The factory, to be located in the southern state of Santa Catarina, will go online in 2014 and is due to produce as many as 30,000 vehicles a year, Ian Robertson, BMW's head of sales and marketing, told reporters on Monday after a meeting with Brazilian President Dilma Rousseff in Brasilia.
"The investment plan has been aligned with new automobile industry incentives and is the result of difficult work with Brazilian authorities during the last six months," Robertson said. "The goal is to reach 30,000 cars and to keep growing. If there is more demand, then there will be more production."
With car sales declining in Europe and growth in China slowing, BMW is expanding in emerging markets to help boost deliveries 20 percent to 2 million vehicles by 2016 and fend off advances by Audi, which plans to produce 150,000 cars a year at a new plant in San Jose Chiapa, Mexico.

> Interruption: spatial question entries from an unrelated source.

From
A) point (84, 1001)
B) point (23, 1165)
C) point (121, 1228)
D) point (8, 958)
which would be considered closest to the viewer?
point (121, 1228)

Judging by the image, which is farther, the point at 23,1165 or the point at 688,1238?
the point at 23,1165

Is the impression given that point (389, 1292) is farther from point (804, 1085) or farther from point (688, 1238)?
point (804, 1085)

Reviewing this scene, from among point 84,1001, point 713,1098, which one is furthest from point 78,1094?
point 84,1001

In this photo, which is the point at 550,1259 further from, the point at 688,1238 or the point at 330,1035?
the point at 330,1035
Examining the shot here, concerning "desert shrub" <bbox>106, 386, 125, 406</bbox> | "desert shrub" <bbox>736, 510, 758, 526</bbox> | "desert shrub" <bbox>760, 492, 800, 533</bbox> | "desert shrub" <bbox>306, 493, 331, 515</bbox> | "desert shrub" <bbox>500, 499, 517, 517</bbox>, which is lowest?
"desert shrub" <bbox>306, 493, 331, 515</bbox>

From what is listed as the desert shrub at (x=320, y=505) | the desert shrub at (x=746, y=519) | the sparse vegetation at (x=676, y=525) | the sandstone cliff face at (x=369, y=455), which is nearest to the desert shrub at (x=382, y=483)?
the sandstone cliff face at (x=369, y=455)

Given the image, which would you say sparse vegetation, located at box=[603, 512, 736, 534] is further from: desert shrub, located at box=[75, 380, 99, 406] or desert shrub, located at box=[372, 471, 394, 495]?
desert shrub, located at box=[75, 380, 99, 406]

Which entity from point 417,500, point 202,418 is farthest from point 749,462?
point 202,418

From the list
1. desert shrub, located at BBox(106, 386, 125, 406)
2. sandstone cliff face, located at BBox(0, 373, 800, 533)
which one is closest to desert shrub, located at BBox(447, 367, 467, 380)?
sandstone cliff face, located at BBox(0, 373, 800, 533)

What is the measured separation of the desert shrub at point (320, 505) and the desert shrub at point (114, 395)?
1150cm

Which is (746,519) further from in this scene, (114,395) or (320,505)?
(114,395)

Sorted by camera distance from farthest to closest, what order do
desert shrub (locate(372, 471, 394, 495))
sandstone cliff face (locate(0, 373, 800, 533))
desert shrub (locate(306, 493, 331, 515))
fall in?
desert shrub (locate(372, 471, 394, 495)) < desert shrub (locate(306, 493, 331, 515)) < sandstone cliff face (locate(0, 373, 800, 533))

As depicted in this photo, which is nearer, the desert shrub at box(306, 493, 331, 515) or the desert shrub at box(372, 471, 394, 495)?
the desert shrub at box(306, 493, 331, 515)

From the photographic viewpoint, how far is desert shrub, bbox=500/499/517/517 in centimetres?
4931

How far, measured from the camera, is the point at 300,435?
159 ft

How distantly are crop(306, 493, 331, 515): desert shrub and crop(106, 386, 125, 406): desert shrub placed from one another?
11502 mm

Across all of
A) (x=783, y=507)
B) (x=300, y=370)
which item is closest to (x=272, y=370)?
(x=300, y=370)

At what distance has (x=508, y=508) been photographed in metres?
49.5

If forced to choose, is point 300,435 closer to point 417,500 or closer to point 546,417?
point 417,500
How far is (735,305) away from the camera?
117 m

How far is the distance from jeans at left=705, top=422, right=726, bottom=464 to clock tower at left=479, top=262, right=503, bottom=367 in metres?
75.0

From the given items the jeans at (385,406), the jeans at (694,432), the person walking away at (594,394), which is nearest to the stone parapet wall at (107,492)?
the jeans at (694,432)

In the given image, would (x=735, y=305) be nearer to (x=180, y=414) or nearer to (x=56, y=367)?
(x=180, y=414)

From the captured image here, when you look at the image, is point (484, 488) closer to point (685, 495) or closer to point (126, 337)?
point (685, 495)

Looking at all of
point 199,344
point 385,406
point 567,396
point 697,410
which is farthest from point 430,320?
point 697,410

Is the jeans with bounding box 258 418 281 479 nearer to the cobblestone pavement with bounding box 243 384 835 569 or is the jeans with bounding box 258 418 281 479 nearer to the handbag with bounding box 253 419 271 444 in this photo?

BMW announced its intention to build a plant in Brazil in March 2011. The decision was held up by tax changes on imported vehicles. Demand for high-end vehicles is expected to grow amid rising wages and as South America's largest economy invests to host the soccer World Cup in 2014 and the Summer Olympic Games in 2016.
Tax breaks
Rousseff's administration on Oct. 4 announced tax breaks for carmakers that increase investments in Brazil in a bid to revive its shrinking manufacturing industry.
Finance Minister Guido Mantega has said that auto companies will invest $22 billion over the next three years in Brazil. Automakers will have to meet tougher environmental, safety and fuel efficiency standards in order to get additional tax breaks, he said Oct.4.
In May, the government cut the so-called IPI tax on cars, helping drive vehicle sales from this year's low of 249,500 in February to a record high 420,100 in August, according to the national car dealership association. In September, car sales fell 31 percent from the previous month.
BMW's nine-month sales increased 8.6 percent globally to 1.11 million vehicles, maintaining an edge over Audi, which delivered 1.1 million cars and sport-utility vehicles. To protect its lead, BMW company is also expanding production in its sport-utility plant in Spartanburg, South Carolina, and has the option of quadrupling local production in China to 400,000 vehicles.